At SAP's Sapphire conference this week in Orlando, Fla., a question posed by one of my colleagues concerns the status of Business ByDesign, an on-demand suite of applications that has been in development for about five years.
Last week, it was announced that the product would take 12 to 18 months longer than the original target of 2010 to reach $1 billion in revenue and touch 10,000 customers in the mid-market globally.
ZDNet's Larry Dignan reports on a conversation with SAP co-CEO Leo Apotheker, who explained that Business ByDesign was delayed because the company wasn't able to achieve the planned 10-times reduction in total cost of ownership.
That's a fancy way of saying SAP hasn't figured out how to make money at its $149-per-user, per-month price point. SAP confirmed that it was delaying Business ByDesign when it reported its first-quarter earnings. "We've announced a price point, and now we're working backwards," says Apotheker.

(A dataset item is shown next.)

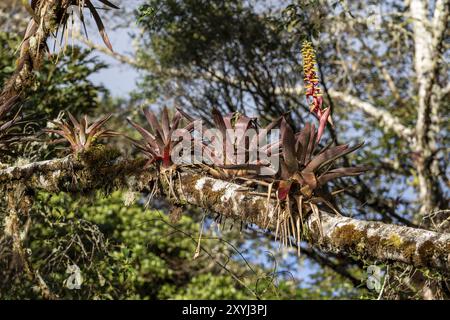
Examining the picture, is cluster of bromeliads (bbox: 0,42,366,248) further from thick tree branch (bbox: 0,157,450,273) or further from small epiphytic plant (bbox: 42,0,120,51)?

Apotheker is looking to "labor arbitrage" (cheaper programmers offshore) and the next release of SAP's NetWeaver middleware to help bring the costs in line. He contends that the delay won't give an advantage to competitors: "No one will be able to offer an end-to-end, comprehensive business suite."
Being bigger and more comprehensive may prove to lead to unwieldy, more costly, and less agile software development. Perhaps SAP will offer some demonstrations of Business ByDesign at this week's conference to prove that it will be worth waiting for the product to get into fiscal alignment.